Some notes on the models used.

#1
by ParasiticRogue - opened

Hey! Haven't tried your merge yet, but I just wanted to share some notes I've found when doing merges in private.

First is about ChatAllInOne. Although it looks great on the surface, and the datasets used are kinda unique for Vicuna, the actual implementation leaves something to be desired... Every time I try and use it, whether it be as a 4th or 5th model at low percentage, it tends to hallucinate wrong stuff more often. I have a scenario with a character card, asking it about themselves and the lore around to test it's abilities to retain information, and more often than not it gets stuff wrong compared to when I just use the base 3 of Cap Bagel Tess, such as abilities not being consistent or even messing up clothes and colors. Plus it's one of those rambling models that doesn't know when to stop, despite playing with numerous settings.

Thespis I haven't touched, but this is more so just some general knowledge I picked up from somewhere about word formatting with AIs when looking at it's page. Apparently since most written works use plain text for actions/events and the dialogue wrapped in "quotes" that mixing it up with the internet style RP of using asterisks and no quotes supposedly lessens the AI's pull from the traditionally written style in it's data or vice versa when interacting. How much of this is this an actual problem? Not sure, but I figured it was worth bringing to your attention if you weren't aware. It still might be a fine enough model to use though, idk.

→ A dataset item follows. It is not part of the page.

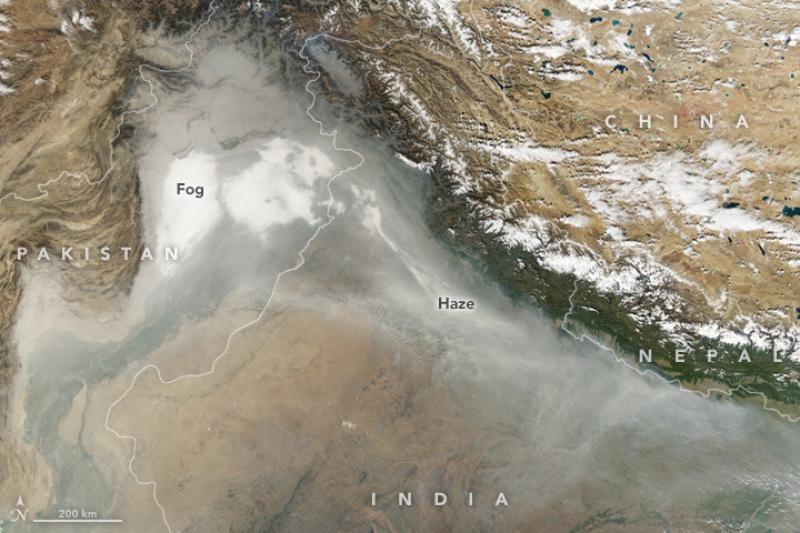 Zanieczyszczenie powietrza w Indiach (Jesse Allen/NASA Earth Observatory)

Lastly I think i know the reason you weren't able to use Nous Hermes before in mergekit, and my solution is to just not use "union" when doing so to fix it. If you have to use union in a bigger merge then the method I mentioned earlier when Capybara/Bagel where giving me problems should work; take the model and make a copy of it, then slerp the two together into a different base.

Anywho, good luck with the merging experiments!

Thespis I haven't touched, but this is more so just some general knowledge I picked up from somewhere about word formatting with AIs when looking at it's page. Apparently since most written works use plain text for actions/events and the dialogue wrapped in "quotes" that mixing it up with the internet style RP of using asterisks and no quotes supposedly lessens the AI's pull from the traditionally written style in it's data or vice versa when interacting. How much of this is this an actual problem? Not sure, but I figured it was worth bringing to your attention if you weren't aware. It still might be a fine enough model to use though, idk.

Yeah I was afraids of this, and it's actually a big reason I wasn't satisfied with Thespis by itself. I wasn't really impressed with Thespis's internet RP format writing either, seemingly confirming your speculation. But alas... novel syntax seems to work just fine? Actually quite well, with good prose and formatting. shrug

As for ChatAllInOne, I had some good "assistant" style results from it, but I will take a closer look, thanks.

And as for Nous Hermes, its tokenizer config is actually bugged, see: https://huggingface.co/NousResearch/Nous-Hermes-2-Yi-34B/discussions/5

Not sure how much that affects performance in a non union merge, but in general I am wary of it for storywriting because it is a base Yi 4K finetune, not a 200K model. Perhaps it will be better slerped in a short context "assistant" merge, hence I did use someone else's SUS-Hermes merge in the v8 megamerge.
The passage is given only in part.